## Directions for this task
Rewrite the rows from the one containing "How much distance is there" down through the one containing "22.1 inches", changing "costumed dancer" to "street performer" and leaving everything else as it is.

- - -

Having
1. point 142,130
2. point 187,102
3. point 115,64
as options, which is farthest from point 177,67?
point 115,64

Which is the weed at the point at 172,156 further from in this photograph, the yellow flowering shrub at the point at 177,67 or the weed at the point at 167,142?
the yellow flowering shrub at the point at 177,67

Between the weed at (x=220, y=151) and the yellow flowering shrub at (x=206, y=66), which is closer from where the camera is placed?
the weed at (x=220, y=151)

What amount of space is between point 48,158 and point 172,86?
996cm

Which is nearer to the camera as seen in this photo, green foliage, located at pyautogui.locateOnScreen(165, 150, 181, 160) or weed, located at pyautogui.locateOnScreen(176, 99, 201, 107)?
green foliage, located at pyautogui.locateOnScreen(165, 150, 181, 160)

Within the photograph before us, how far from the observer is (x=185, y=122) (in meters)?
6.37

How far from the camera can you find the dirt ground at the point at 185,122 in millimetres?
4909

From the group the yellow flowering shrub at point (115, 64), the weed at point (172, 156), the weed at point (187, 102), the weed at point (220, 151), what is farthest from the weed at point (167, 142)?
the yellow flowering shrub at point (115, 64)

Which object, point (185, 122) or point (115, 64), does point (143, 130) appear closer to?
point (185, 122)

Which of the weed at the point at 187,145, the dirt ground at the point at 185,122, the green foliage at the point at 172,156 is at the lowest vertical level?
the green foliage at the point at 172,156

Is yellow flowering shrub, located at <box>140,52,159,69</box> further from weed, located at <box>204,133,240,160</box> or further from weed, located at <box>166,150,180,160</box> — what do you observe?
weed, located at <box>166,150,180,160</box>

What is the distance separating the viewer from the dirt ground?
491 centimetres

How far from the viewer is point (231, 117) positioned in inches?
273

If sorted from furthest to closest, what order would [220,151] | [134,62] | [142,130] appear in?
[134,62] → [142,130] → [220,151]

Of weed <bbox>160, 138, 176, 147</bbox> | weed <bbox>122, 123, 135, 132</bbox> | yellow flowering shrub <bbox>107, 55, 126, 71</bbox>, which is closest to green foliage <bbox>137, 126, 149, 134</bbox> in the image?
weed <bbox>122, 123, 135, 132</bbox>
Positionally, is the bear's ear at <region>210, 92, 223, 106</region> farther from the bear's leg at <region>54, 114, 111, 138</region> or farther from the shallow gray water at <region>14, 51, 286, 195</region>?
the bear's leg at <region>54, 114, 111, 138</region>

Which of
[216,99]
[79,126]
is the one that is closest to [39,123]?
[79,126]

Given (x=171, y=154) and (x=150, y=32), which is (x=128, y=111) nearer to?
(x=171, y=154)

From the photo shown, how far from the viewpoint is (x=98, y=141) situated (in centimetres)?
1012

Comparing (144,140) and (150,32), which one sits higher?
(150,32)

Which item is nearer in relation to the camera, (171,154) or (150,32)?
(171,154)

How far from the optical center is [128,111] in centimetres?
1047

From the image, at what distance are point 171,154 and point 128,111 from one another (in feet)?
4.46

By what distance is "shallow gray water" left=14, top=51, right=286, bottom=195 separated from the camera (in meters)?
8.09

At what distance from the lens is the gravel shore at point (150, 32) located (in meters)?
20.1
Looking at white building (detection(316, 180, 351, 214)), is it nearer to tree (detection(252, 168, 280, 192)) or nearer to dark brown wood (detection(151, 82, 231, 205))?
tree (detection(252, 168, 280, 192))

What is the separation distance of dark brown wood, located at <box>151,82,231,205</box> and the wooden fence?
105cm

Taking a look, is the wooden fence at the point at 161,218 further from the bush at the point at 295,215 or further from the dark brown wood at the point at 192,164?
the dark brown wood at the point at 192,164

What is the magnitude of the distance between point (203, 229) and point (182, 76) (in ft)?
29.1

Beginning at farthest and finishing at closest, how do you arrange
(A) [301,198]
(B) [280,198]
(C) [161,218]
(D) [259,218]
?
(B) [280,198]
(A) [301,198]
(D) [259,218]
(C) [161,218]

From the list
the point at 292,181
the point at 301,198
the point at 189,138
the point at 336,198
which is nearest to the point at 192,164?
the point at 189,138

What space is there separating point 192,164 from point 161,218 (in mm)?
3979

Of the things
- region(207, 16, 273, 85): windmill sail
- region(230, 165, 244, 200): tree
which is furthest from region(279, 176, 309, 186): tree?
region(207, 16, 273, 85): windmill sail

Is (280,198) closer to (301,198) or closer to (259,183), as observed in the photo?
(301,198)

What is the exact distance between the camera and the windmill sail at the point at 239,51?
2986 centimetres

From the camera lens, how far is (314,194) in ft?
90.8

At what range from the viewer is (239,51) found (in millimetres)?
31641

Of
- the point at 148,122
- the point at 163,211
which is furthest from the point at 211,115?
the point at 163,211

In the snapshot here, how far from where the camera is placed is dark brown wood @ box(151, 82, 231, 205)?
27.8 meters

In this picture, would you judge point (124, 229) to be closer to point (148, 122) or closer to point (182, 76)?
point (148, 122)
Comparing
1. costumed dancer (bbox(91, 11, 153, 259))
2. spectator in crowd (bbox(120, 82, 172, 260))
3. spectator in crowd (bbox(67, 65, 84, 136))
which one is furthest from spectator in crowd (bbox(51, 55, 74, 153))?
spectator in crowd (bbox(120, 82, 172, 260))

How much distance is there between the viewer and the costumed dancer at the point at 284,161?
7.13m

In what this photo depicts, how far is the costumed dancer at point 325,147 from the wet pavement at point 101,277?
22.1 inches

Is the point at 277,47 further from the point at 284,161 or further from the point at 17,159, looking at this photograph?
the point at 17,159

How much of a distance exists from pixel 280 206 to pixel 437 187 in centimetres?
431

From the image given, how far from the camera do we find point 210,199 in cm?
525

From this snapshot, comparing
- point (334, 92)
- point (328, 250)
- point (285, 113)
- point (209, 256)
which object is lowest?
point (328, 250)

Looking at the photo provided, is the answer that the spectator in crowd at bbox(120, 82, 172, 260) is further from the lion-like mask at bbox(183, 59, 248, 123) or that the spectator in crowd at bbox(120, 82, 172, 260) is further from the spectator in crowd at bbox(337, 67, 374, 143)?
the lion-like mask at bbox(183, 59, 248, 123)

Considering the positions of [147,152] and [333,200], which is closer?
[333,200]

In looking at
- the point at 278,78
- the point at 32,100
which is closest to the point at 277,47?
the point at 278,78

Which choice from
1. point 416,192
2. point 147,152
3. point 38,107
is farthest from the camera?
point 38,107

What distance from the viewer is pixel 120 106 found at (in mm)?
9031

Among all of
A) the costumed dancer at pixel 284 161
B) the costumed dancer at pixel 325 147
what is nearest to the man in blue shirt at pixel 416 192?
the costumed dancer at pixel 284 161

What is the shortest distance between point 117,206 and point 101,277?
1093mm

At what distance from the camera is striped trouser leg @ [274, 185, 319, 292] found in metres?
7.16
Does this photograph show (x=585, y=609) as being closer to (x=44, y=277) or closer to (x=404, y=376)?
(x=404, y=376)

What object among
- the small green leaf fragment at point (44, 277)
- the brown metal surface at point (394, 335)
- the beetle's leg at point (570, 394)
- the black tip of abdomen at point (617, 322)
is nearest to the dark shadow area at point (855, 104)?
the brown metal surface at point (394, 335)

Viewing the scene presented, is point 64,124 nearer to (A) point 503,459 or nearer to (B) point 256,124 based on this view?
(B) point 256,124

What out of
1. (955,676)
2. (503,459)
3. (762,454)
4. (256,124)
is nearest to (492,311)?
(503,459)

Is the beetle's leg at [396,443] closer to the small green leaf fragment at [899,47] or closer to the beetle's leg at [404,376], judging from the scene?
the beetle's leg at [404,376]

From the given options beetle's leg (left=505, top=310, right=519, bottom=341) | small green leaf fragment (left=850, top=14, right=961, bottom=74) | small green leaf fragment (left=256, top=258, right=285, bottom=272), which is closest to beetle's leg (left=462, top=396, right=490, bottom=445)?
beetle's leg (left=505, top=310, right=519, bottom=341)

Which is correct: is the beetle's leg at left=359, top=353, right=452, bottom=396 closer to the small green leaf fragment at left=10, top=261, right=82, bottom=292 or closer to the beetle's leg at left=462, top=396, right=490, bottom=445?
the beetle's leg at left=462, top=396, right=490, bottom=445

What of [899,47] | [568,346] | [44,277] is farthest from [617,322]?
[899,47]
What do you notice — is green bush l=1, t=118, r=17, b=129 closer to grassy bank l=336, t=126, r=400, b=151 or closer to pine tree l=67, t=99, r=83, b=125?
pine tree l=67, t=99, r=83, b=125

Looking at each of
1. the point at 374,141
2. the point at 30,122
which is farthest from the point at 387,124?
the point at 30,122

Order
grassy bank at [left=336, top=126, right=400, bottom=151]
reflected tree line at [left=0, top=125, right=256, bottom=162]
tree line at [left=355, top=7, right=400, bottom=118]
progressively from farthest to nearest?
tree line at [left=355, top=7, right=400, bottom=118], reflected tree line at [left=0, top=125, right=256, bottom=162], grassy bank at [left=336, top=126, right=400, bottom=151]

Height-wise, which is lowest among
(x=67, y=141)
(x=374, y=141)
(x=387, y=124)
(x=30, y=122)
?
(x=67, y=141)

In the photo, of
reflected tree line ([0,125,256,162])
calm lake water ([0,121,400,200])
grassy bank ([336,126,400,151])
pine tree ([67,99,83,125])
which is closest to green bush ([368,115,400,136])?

- - -

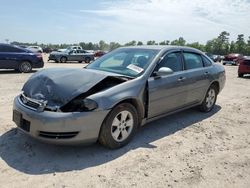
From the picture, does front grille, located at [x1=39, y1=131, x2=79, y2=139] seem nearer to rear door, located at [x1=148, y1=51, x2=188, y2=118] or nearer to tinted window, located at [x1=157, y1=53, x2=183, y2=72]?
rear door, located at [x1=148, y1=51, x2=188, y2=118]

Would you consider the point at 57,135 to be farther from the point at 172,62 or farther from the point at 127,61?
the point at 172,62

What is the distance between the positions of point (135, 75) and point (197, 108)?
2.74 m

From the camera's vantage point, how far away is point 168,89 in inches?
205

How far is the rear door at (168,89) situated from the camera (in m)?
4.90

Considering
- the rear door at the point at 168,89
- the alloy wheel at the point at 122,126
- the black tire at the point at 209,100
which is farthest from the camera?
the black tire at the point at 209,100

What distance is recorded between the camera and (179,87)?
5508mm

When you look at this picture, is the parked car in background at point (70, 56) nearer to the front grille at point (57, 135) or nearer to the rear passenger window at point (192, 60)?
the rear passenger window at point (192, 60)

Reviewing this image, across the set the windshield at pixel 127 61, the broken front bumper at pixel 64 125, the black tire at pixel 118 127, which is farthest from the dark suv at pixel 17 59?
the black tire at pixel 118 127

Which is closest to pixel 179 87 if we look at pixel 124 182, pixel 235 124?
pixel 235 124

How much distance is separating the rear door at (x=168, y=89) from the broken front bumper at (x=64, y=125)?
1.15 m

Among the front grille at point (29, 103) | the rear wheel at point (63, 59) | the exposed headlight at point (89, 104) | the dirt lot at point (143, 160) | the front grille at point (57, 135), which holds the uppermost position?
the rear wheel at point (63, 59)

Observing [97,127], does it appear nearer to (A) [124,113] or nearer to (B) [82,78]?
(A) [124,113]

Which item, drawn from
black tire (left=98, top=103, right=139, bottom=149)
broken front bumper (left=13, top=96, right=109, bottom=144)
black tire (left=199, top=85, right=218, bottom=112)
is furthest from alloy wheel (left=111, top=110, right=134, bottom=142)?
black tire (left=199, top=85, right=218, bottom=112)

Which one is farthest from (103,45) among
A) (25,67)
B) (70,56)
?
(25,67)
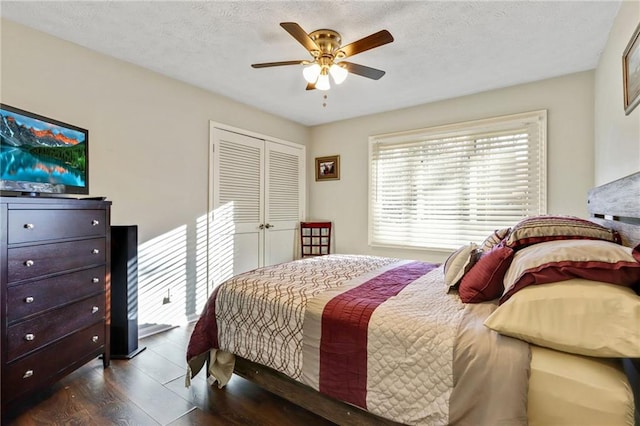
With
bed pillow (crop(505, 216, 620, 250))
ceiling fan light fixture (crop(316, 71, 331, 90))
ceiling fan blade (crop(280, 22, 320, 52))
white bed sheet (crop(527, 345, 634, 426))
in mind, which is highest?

- - -

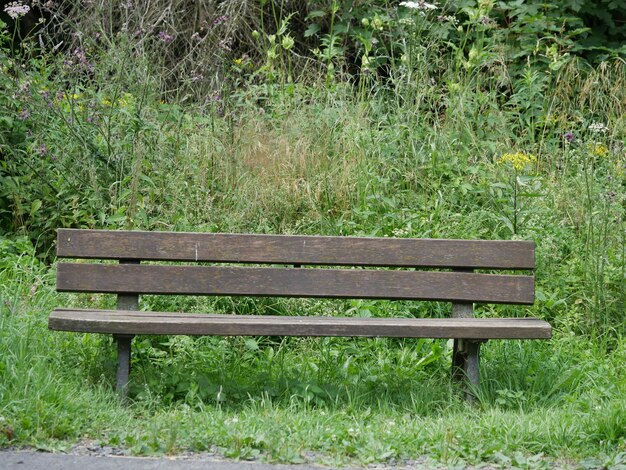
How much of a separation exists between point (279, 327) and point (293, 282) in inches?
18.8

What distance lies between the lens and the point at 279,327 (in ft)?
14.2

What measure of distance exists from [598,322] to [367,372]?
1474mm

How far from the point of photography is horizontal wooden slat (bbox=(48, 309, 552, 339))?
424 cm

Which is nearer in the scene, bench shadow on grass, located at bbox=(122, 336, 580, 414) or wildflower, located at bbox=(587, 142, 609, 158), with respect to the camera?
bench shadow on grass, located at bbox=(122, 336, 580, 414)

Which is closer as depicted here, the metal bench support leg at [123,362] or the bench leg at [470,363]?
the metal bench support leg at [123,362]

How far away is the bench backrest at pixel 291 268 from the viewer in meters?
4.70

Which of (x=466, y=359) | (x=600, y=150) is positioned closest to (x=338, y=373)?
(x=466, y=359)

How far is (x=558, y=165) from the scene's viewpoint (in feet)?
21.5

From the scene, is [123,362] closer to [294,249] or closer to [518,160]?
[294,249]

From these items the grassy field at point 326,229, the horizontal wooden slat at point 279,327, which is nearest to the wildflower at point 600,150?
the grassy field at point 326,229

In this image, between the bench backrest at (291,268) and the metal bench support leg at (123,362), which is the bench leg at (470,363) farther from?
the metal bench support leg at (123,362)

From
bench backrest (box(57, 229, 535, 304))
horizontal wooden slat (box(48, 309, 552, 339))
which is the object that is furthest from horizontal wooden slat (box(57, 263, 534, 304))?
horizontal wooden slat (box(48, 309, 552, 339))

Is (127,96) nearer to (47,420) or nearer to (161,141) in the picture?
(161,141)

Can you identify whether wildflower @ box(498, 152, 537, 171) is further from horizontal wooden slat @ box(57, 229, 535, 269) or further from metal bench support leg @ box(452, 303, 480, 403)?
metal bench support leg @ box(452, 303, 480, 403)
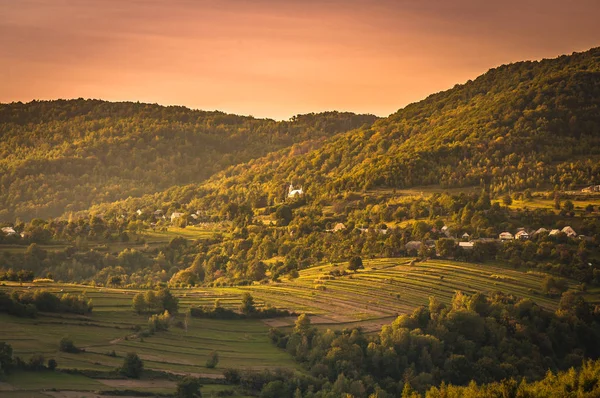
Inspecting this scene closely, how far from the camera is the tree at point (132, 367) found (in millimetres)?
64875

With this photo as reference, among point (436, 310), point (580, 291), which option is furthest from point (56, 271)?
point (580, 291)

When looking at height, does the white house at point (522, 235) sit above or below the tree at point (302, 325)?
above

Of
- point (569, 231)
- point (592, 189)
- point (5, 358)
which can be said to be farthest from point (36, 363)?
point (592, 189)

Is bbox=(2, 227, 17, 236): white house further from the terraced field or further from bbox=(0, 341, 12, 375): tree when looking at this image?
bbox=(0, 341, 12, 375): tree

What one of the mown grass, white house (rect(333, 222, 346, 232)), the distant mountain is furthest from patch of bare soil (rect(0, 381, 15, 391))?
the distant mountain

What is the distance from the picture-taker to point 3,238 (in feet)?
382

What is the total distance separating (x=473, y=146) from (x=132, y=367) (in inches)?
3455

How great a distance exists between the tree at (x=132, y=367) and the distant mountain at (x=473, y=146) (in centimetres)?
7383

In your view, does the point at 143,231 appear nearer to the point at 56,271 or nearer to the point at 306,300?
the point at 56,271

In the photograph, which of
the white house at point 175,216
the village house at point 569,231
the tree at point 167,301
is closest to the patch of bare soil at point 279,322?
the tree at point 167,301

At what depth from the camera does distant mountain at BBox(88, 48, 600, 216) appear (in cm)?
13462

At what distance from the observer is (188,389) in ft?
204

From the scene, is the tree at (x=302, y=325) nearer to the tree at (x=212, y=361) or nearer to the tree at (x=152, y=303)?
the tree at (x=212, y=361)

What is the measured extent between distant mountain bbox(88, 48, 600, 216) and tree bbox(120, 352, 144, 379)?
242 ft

- - -

## Worked solution
How much distance is there between the viewer and the street performer at the point at 284,161?
7.13m

In what this photo depicts, how far is the street performer at point 325,147 from the wet pavement at point 101,277?
22.1 inches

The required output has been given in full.